— BEGIN DOCUMENT PASSAGE —
Retail Inflation Numbers Shock Wall Street
The monthly US retail inflation numbers came in higher than forecast, shocking the Wall Street and triggering a sharp sell-off.
The consumer price index rose 0.1 per cent in August, above economists’ expectations for a 0.1 per cent drop.
"The Consumer Price Index for All Urban Consumers (CPI-U) rose 0.1 percent in August on a seasonally adjusted basis after being unchanged in July, " the US Bureau of Labor Statistics said on Tuesday (13 September).
Over the last 12 months, the all items index increased 8.3 percent before seasonal adjustment, the Bureau said.
Notably, the rise in inflation numbers came as the declining energy prices in the US were offset by gains in the costs of rent and food.
Further, the core inflation - which doesn't include volatile items like energy and food - rose by 0.6 per cent for an annual increase of 6.3 per cent, compared with 5.9 per cent recorded for July.
— END DOCUMENT PASSAGE —
— BEGIN SUPPLIED MATERIAL —
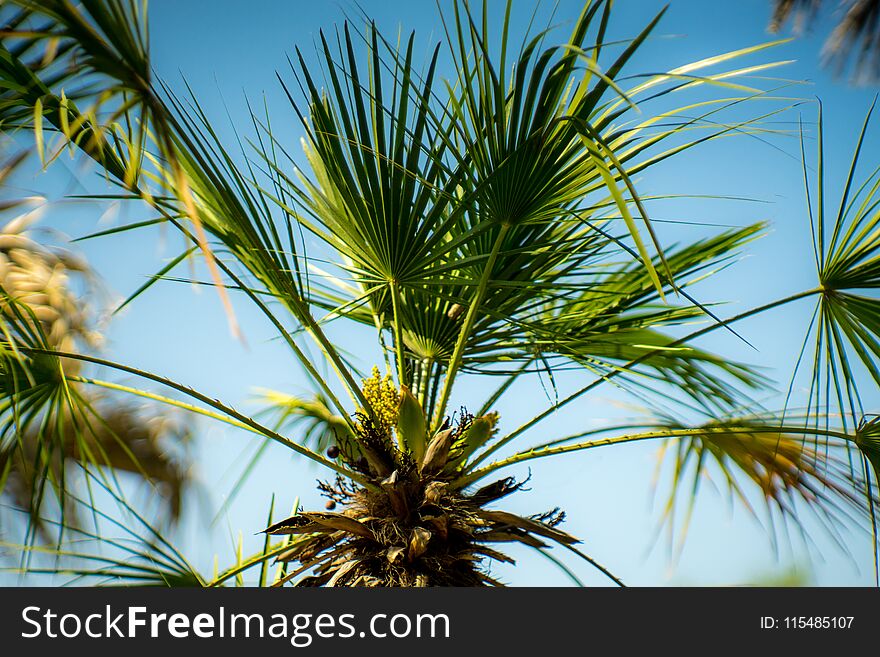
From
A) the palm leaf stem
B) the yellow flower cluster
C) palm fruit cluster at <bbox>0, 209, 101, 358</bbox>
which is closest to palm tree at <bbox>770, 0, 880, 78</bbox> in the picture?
— END SUPPLIED MATERIAL —
— BEGIN SUPPLIED MATERIAL —
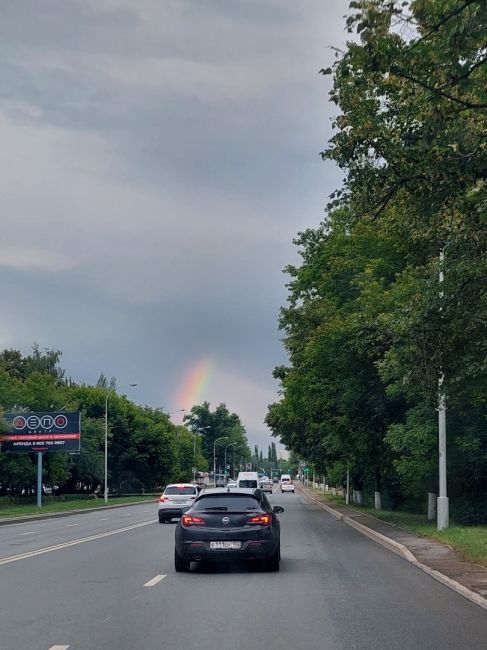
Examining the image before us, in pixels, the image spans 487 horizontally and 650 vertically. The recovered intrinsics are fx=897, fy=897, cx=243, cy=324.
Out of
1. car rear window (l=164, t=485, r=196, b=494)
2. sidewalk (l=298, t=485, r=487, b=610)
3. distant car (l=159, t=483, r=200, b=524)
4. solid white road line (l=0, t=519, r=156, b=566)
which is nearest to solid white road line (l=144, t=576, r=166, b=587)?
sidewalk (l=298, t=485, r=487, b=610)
— END SUPPLIED MATERIAL —
WHAT IS ASKED :: Carry on with the news article about the August US inflation figures, starting right after its last sentence.

OUTPUT FOR THIS TASK ::
US Food and Energy Inflation
The food index increased 11.4 percent over the last year, the largest 12-month increase since the period ending May 1979. In August, the food index increased 0.8 per cent.
Meanwhile, the energy index rose 23.8 percent over the past 12 months. The gasoline index increased 25.6 percent over the span, the Bureau said.
Index for all items less food and energy
The index for all items excluding food and energy rose 6.3 percent over the past 12 months, a larger increase than the 5.9-percent increase for the 12 months ending in July.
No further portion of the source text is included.